GEKOZEN FRAGMENT >>
>>>>>

De nieuwe richtlijn zal erop gericht zijn een einde te maken aan greenwashing. Ze moet bovendien de basis leggen voor normen voor rapportage over duurzaamheid op mondiaal niveau, door bedrijven en ondernemingen te verplichten meer verantwoording af te leggen en hun impact op de mensen en de planeet bekend te maken.
Door te voorzien in standaardisering, heeft de richtlijn ook tot doel om de onnodige kosten van duurzaamheidsverslaggeving voor ondernemingen te verminderen en hen in staat te stellen op efficiënte wijze aan de toenemende vraag naar duurzaamheidsinformatie te voldoen.
De verordening zal van toepassing zijn op 1 januari 2024 voor ondernemingen die nu al onder de richtlijn niet-financiële rapportage vallen. Voor grote ondernemingen die momenteel niet onder de richtlijn niet-financiële rapportage vallen zal de nieuwe richtlijn van toepassing zijn op 1 januari 2025. Tot slot zal de richtlijn van toepassing zijn vanaf 1 januari 2026 voor beursgenoteerde kmo’s, kleine en niet-complexe kredietinstellingen en verzekeringscaptives.

<<<<<

WAT TE DOEN >>
1. Vanaf welke datum geldt de richtlijn volgens het fragment over duurzaamheidsrapportage voor beursgenoteerde kmo's?
2. Schrijf het fragment over de richtlijn voor duurzaamheidsrapportage verder, aansluitend op de laatste zin.
Deze records zijn afkomstig uit een andere bron.

Opgeslagen vermeldingen:
>>>>>

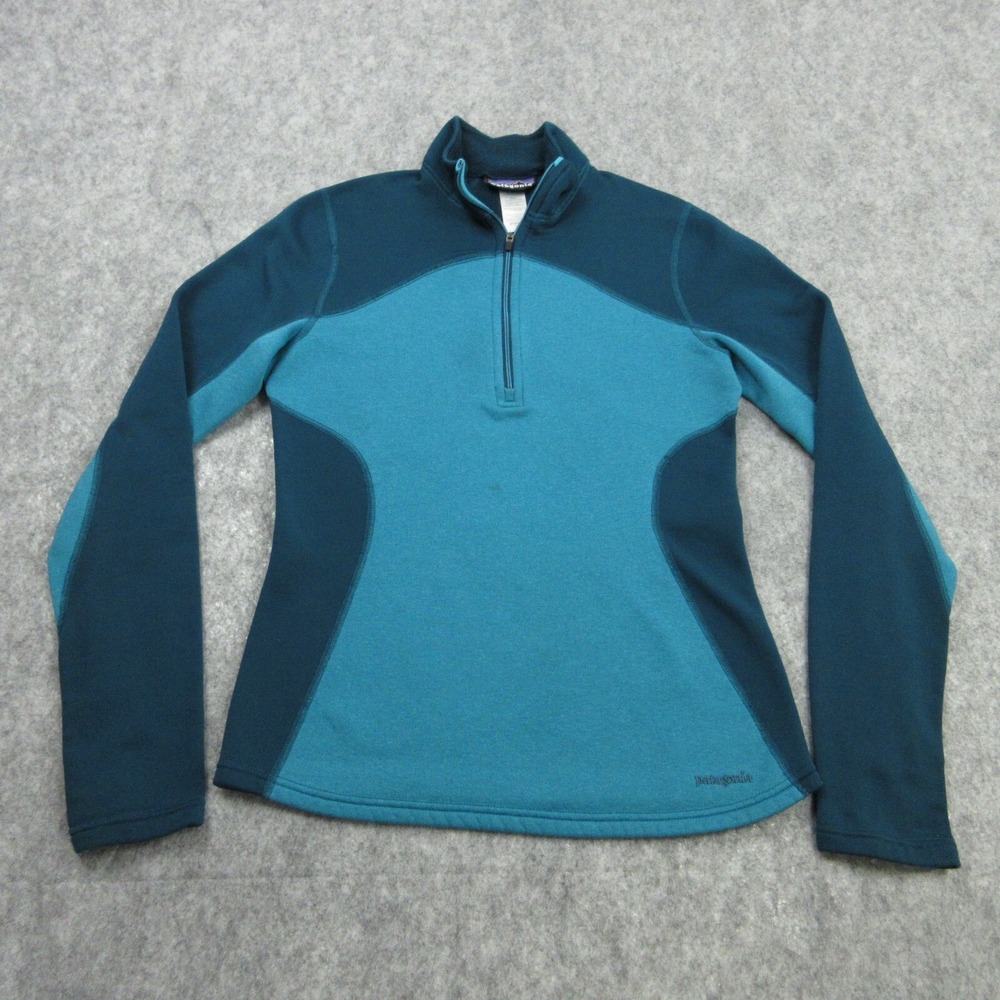 Patagonia Pullover‎ Women XS Teal Polartec Power Dry Quarter Zip Active Hiking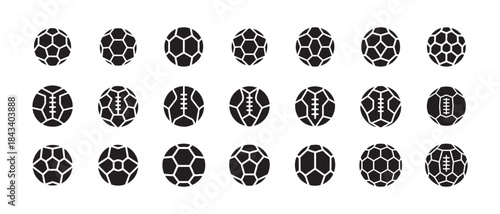 Set of various black and white geometric sports ball icons in flat design style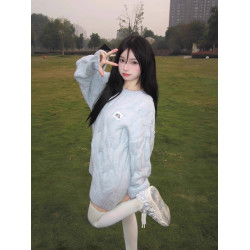 甜美奶fufu軟糯麻花毛衣女秋冬寬松慵懶風圓領百搭套頭針織衫潮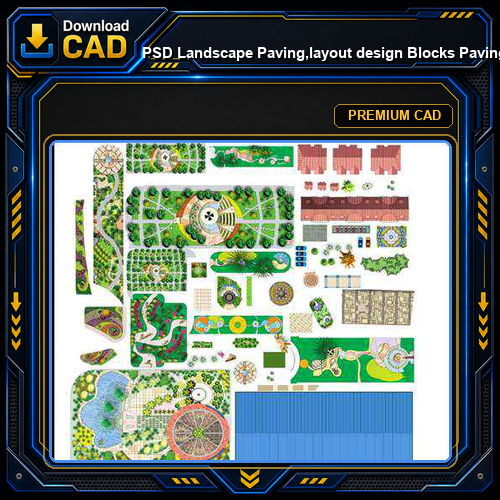 ★【PSD Landscape Paving,layout design Blocks 】Paving,layout design 2D Plan PSD Landscape Blocks V3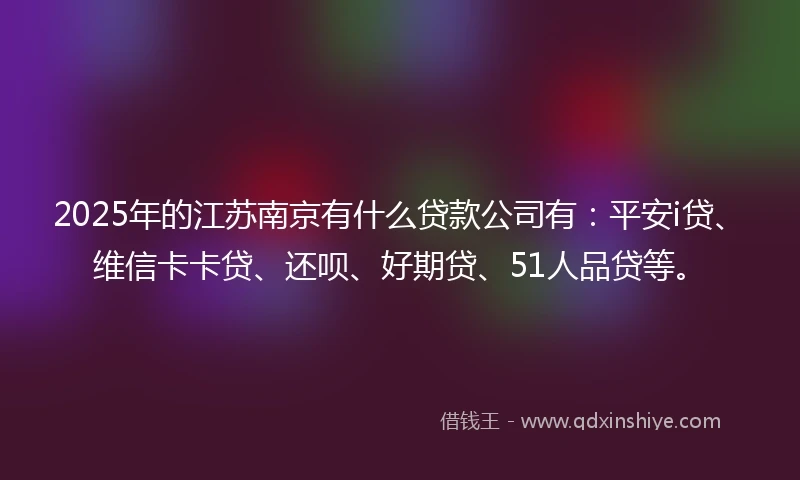 2025年的江苏南京有什么贷款公司有：平安i贷、维信卡卡贷、还呗、好期贷、51人品贷等。
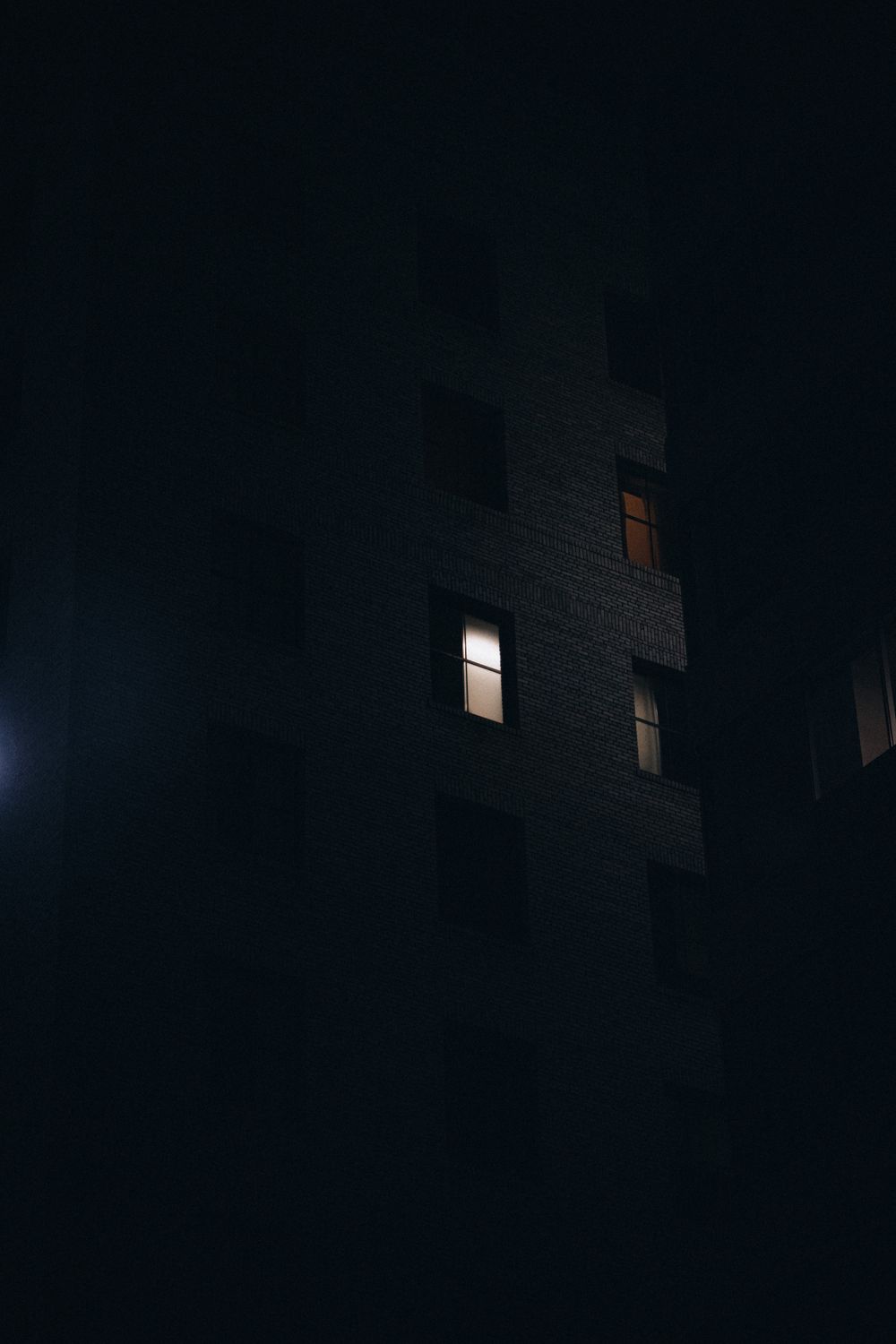 A Building At Night Free Stock Photo a-building-at-night-free-stock-photo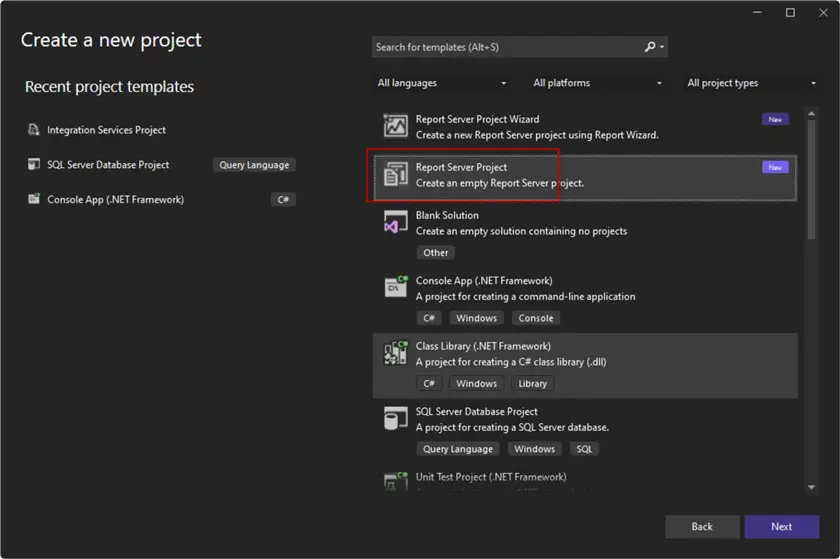 Visual Studio - create a new project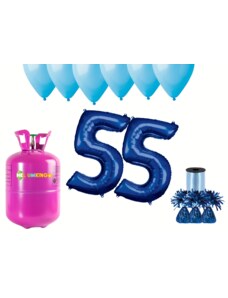HeliumKing Set pentru petrecerea 55 aniversări a zilei de naștere cu heliu și baloane albastre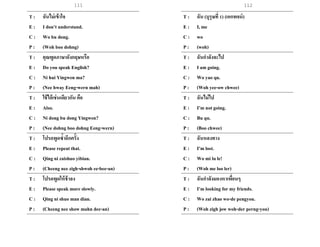 111
T : ฉันไม่เข้าใจ
E : I don’t understand.
C : Wo bu dong.
P : (Woh boo dohng)
T : คุณพูดภาษาอังกฤษหรือ
E : Do you speak English?
C : Ni hui Yingwen ma?
P : (Nee hway Eeng-wern mah)
T : ใช้ได้เช่นเดียวกัน คือ
E : Also.
C : Ni dong bu dong Yingwen?
P : (Nee dohng boo dohng Eeng-wern)
T : โปรดพูดซ้าอีกครั้ง
E : Please repeat that.
C : Qingni zaishuo yibian.
P : (Cheeng nee zigh-shwoh ee-bee-an)
T : โปรดพูดให้ช้าลง
E : Please speak more slowly.
C : Qingni shuo man dian.
P : (Cheeng nee show mahn dee-an)
T : ฉัน (บุรุษที่ 1) (เอกพจน์)
E : I, me
C : wo
P : (woh)
T : ฉันกาลังจะไป
E : I am going.
C : Wo yao qu.
P : (Woh yee-ow chwee)
T : ฉันไม่ไป
E : I’m not going.
C : Bu qu.
P : (Boo chwee)
T : ฉันหลงทาง
E : I’m lost.
C : Wo mi lu le!
P : (Woh me loo ler)
T : ฉันกาลังมองหาเพื่อนๆ
E : I’m looking for my friends.
C : Wo zai zhao wo-de pengyou.
P : (Woh zigh jow woh-der perng-you)
112
 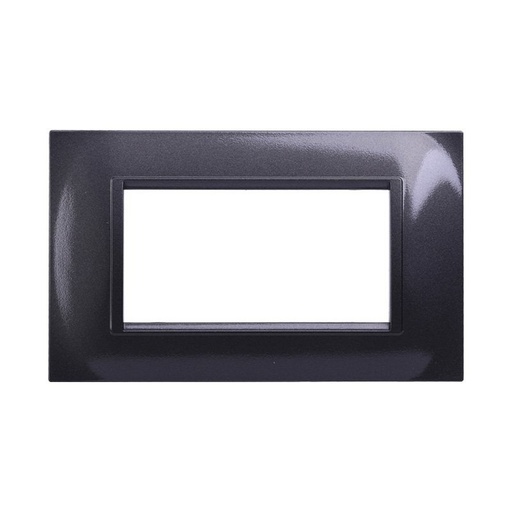 [BLN89407] ETTROIT Placca Plastica Quadrata Serie Space 4P Colore Acciaio Scuro Compatibile Con Bticino Living Light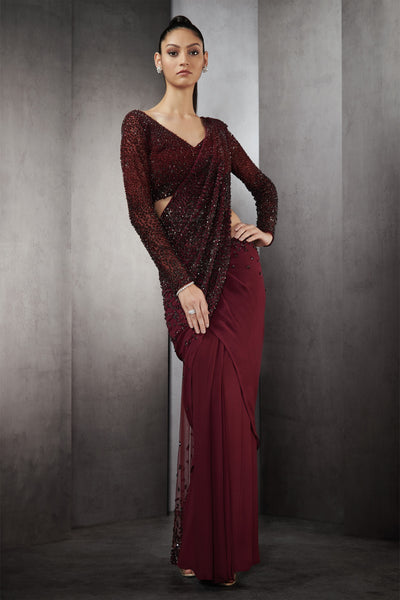 rohit gandhi rahul khanna draped saree with fallen sequin embroidery burgundy indian designer wear online shopping melange singapore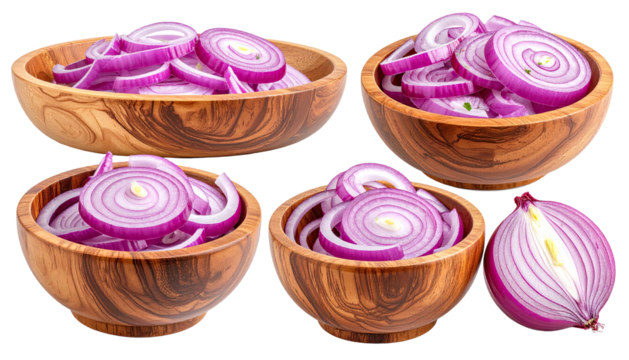 Sliced red onions in wooden bowls plus half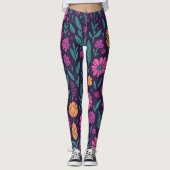 Colorful Floral Pattern Leggings – Vibrant Botanic (Vorderseite)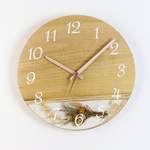 小さな世界が見えるかも？　直径30cm　直径30cm-37  木とレジンの掛け時計　River clock木とレジンの掛け時計No.05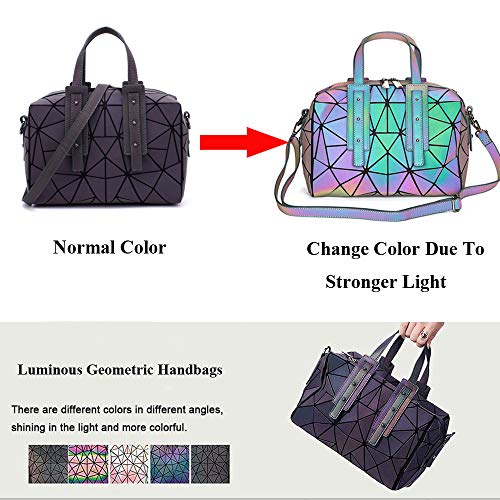 Sac à main géométrique réfléchissant et sac à dos holographique - 6
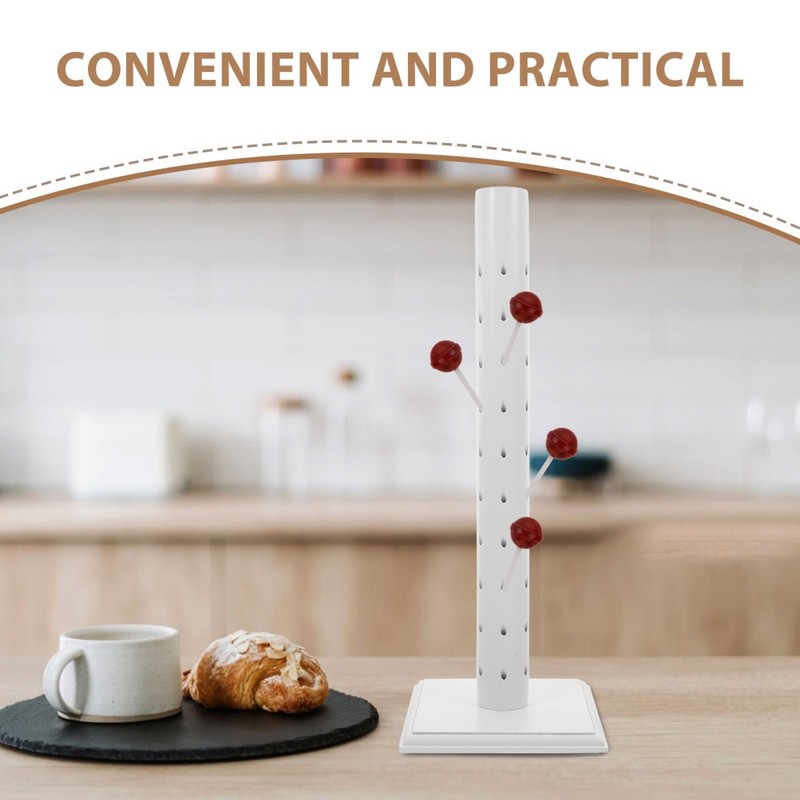 White Adjustable Wooden Cake Pop Stand for Space Saving and Easy Assembly gallery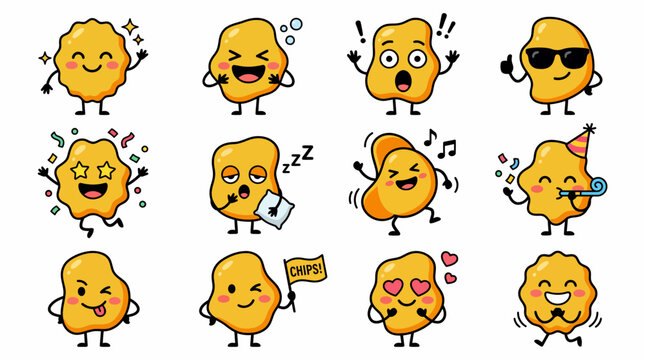 Cute chicken nugget mascot character set with various emotions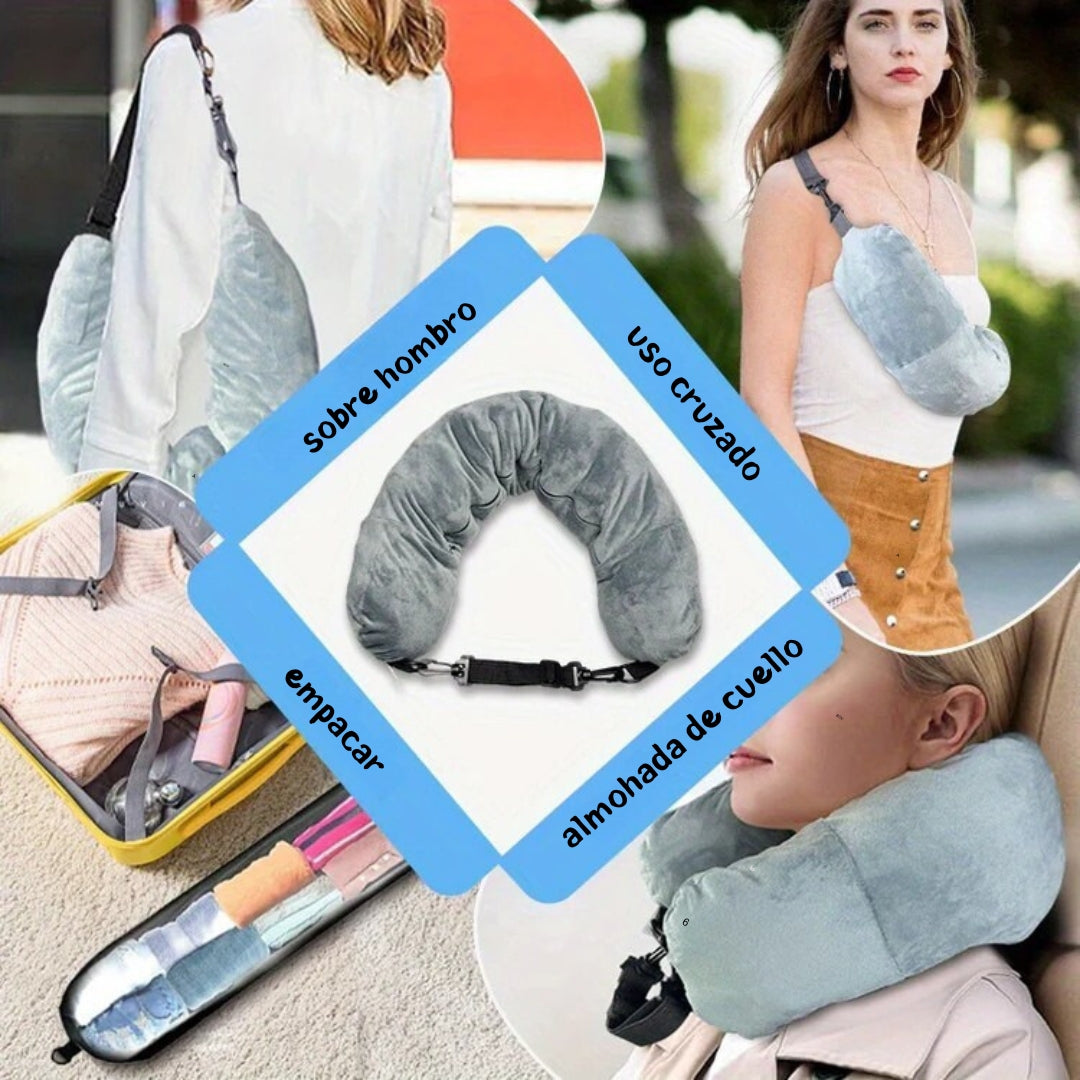 TRAVEL HUG 🛫ALMOHADA DE VIAJE 2 EN 1 🎖️DESCANSO CERVICAL + MALETA+ENVIO GRATIS
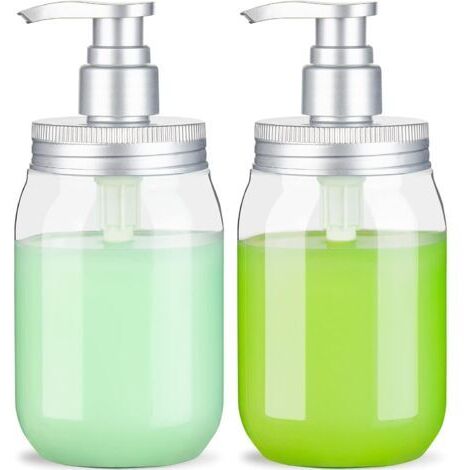 2 X 450ML Flacon Distributeur avec Pompe Distributeur de Savon/Flacons Pompe Rechargeables Distributeurs de Lotion et de Savon (1/5)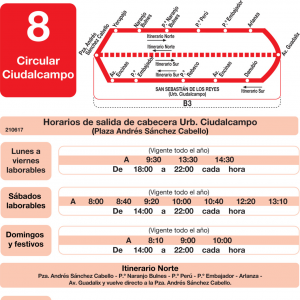 Horario de ida Línea L-8 Ciudalcampo Autobuses Urbanos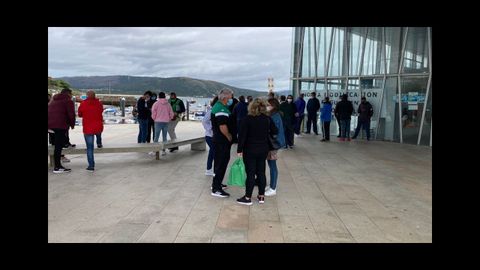 La protesta en la lonja de Fisterra
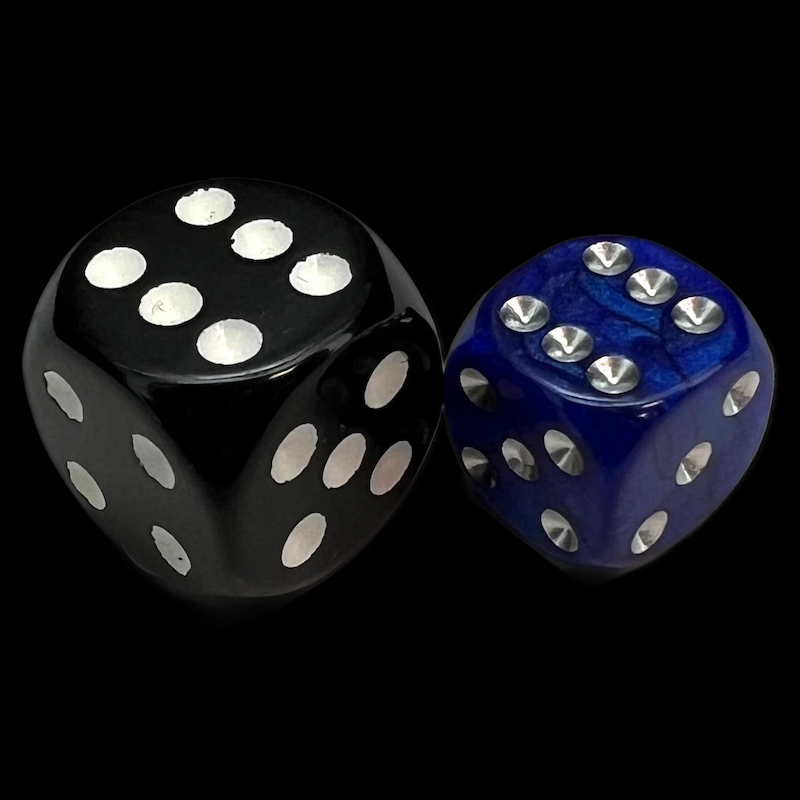 UK Made Dice Lustrous Pearl Dark Blue with Silver 36 x D6 Dice Set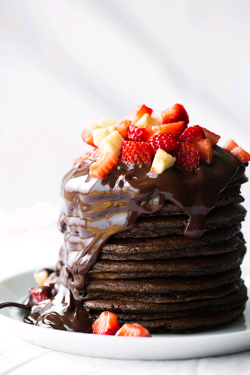 drethisandthat:  verticalfood:  Chocolate Pancakes with Chocolate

<<<<<

GEGEVEN ANTWOORDEN >>
1. Vanaf 1 januari 2026.

2.
Het voorlopige akkoord moet nog formeel worden goedgekeurd door de Raad en het Europees Parlement.
In de Raad moet het worden goedgekeurd door het Comité van permanente vertegenwoordigers (COREPER), waarna de formele stappen van de aannemingsprocedure worden doorlopen. De richtlijn treedt in werking op de 20e dag na die van de bekendmaking ervan in het Publicatieblad van de EU.
De tekst van het politiek akkoord is nog niet voor het publiek beschikbaar, omdat hij nog moet worden bijgewerkt en geverifieerd door de juristen-linguïsten. Zodra de tekst beschikbaar is, wordt die toegevoegd aan dit artikel.